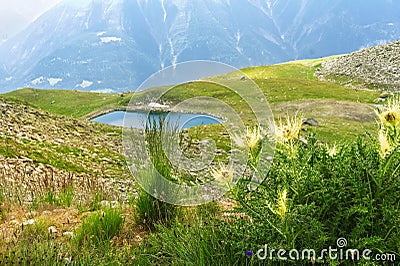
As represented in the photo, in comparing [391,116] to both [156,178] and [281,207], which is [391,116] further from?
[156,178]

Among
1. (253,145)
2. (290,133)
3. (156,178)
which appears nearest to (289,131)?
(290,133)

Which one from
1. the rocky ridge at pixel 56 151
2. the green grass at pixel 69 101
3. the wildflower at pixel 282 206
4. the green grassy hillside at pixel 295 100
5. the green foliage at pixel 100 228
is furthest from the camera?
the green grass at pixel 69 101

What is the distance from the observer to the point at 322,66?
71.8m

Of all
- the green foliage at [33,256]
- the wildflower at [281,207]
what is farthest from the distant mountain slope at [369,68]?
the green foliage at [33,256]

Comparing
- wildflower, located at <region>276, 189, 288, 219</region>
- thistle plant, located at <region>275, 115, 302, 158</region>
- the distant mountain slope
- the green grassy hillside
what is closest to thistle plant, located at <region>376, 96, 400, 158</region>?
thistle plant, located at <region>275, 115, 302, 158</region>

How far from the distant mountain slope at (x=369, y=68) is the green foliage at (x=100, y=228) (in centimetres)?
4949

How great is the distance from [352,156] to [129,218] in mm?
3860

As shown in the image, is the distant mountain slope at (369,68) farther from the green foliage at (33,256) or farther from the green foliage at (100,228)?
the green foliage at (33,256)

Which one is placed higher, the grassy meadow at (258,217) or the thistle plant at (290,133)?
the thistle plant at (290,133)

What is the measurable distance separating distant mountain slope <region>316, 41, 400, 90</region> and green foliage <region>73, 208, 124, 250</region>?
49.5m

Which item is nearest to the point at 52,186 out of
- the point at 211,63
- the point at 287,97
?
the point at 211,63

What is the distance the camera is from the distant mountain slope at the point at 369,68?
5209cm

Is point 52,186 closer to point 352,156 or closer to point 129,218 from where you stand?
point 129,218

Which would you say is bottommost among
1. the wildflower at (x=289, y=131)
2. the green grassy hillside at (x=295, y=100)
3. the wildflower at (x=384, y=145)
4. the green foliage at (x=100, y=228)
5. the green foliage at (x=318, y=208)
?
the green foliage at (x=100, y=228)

● ● ● ● ● ● ●

--- Aim ---
Copy out all of the material exactly as written, without its pictures.

--- Answer to this exercise ---
As represented in the photo, in comparing [391,116] to both [156,178] and [281,207], which is [391,116] further from?
[156,178]

Among
1. (253,145)
2. (290,133)
3. (156,178)
which appears nearest to (289,131)?
(290,133)

Which one from
1. the rocky ridge at pixel 56 151
2. the green grass at pixel 69 101
3. the wildflower at pixel 282 206
4. the green grassy hillside at pixel 295 100
5. the green foliage at pixel 100 228
is furthest from the camera?
the green grass at pixel 69 101

What is the distance from the observer to the point at 322,66?
71.8m

Of all
- the green foliage at [33,256]
- the wildflower at [281,207]
what is farthest from the distant mountain slope at [369,68]?
the green foliage at [33,256]

Comparing
- wildflower, located at <region>276, 189, 288, 219</region>
- thistle plant, located at <region>275, 115, 302, 158</region>
- the distant mountain slope
- the green grassy hillside
what is closest to thistle plant, located at <region>376, 96, 400, 158</region>?
thistle plant, located at <region>275, 115, 302, 158</region>

How far from the distant mountain slope at (x=369, y=68) is the green foliage at (x=100, y=228) (in centimetres)?
4949

How great is the distance from [352,156] to [129,218] in mm?
3860

As shown in the image, is the distant mountain slope at (369,68) farther from the green foliage at (33,256) or farther from the green foliage at (100,228)?
the green foliage at (33,256)

Which one is placed higher, the grassy meadow at (258,217) or the thistle plant at (290,133)?
the thistle plant at (290,133)

What is the measurable distance separating distant mountain slope <region>316, 41, 400, 90</region> and green foliage <region>73, 208, 124, 250</region>?
49.5m

Which item is nearest to the point at 52,186 out of
- the point at 211,63
- the point at 287,97
?
the point at 211,63

What is the distance the camera is from the distant mountain slope at the point at 369,68?
5209cm

Is point 52,186 closer to point 352,156 or closer to point 129,218 from where you stand?
point 129,218

Which would you say is bottommost among
1. the wildflower at (x=289, y=131)
2. the green grassy hillside at (x=295, y=100)
3. the wildflower at (x=384, y=145)
4. the green foliage at (x=100, y=228)
5. the green foliage at (x=318, y=208)
?
the green foliage at (x=100, y=228)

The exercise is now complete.